La BD rejoint aussi les amateurs d’histoires bien écrites à saveur humaine, et après cette lecture, j’en suis convaincue plus que jamais. Dès les premières pages, je me suis plu à voir un auteur expérimenté installer son histoire, préparant le terrain avec beaucoup de naturel. Sans effort, comme le souffle qui sort d’une bouche pour parler. Comme les conteurs d’antan qui réchauffaient la salle avant de se lancer au cœur de leur conte. Ce n’est pas parce qu’on ne voit pas les fils maniés par un auteur que l’habileté n’est pas là, ce serait même le contraire.
Case après case, on s’invite doucement dans la belle-famille de Paul. C’est le temps ou jamais de le dire ainsi ; on se familiarise. On crée des liens, on s’attache. Il est facile de se mirer dans leurs habitudes, cette famille est comme tout le monde, assez pour douter que ce ne soit pas de la nôtre. À mes yeux, c’est fort. Avec des dessins, des mimiques, des dialogues, je les entendais, vivais avec eux, projetée dans cette histoire qui devenait la mienne.

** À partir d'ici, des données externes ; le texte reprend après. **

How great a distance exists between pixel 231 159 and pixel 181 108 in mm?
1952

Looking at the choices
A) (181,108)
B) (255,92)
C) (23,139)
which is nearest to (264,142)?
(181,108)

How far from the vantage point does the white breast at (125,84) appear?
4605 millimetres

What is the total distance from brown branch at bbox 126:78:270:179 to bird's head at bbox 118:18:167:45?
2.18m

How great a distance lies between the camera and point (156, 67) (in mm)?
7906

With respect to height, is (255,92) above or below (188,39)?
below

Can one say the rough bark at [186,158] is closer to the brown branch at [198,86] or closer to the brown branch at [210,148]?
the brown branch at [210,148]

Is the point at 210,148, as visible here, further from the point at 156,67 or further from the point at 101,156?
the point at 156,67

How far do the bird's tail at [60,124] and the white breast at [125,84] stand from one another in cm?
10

Dès les premières pages se dégage un parfum de nostalgie du temps qui passe, se déroule sous nos yeux son fil que l’on remonte pour attraper des événements emportés sans possible retour en arrière, le non à l’indépendance du Québec étant un de ceux-là. Par des dessins pleine page, le bédéiste nous montre le avant et le maintenant du village St-Nicolas. Tout l’album est empreint du mouvement du temps qui passe et pousse à agir, du petit logement rudimentaire abandonné pour l’achat d’une maison délogeant une vieille dame, l’avènement de l’Internet dans la vie professionnelle de Paul (vraiment trop drôle !). Le bédéiste met la table, nous sert des apéritifs, nous réchauffe pour bien accueillir le summum des affres du temps qui passe : le cancer de Roland, le beau-père de Paul.

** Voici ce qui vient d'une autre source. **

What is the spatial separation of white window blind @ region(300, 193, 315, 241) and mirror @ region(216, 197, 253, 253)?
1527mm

Une histoire axée sur la perte pourrait se qualifier de trop dure à lire et à regarder mais ce n’est pas le cas. C’est un art accompli que je lui trouve à Michel Rabagliati de donner au quotidien ses lettres et images de noblesse. On ne se bat pas contre l’inévitable, c’est plutôt l’acceptation de la quotidienneté des liens entre les êtres. C’est ce qui m’a renversée. Quand on y pense, quelle force a cette histoire de se tenir si près des règles de la vie qu’elle suscite un intérêt fort malgré très peu de suspense puisque, dès le départ, nous savons que cette famille perdra un gros morceau, le patriarche. On tourne les pages avec avidité, ouvrant les yeux et le cœur, comme dans la vraie vie où notre intime conviction de finir par en mourir ne nous empêche pas d’en jouir. En autant que l’on ne soit pas seul, la famille faisant toute la différence. Ce Paul à Québec est un hommage non caché à la force familiale.
La progressive détérioration de l’homme fort se vivra enveloppée de l’amour des siens. Le temps qui passe, use et détruit est raconté avec un réalisme cru qui se prend sans la déprime, juste de la saine tristesse. Justement parce qu’il y a plusieurs mains tendues vers cette dureté. La rumeur disait que ce Paul était à lire avec près de soi des papiers mouchoir trois épaisseurs, j’aimerais dire que non mais tout mon souvenir en dormance s’est subitement éveillé, moi c’était une matriarche, et à ma surprise, la digue s’est ouverte. C’est donc bien vrai, mais je l’ai vécue comme une libération de plus pour tout le côté paisible apporté par la présentation de cette perte.
Une histoire si bien racontée qu’elle nous démontre le plus naturellement du monde que nous sommes l'humanité entière à vivre des deuils.
Lien : Le lancement vu par Venise ici.
Paul à Québec, Michel Rabagliati, Éd. La Pastèque, 2009, 187 p.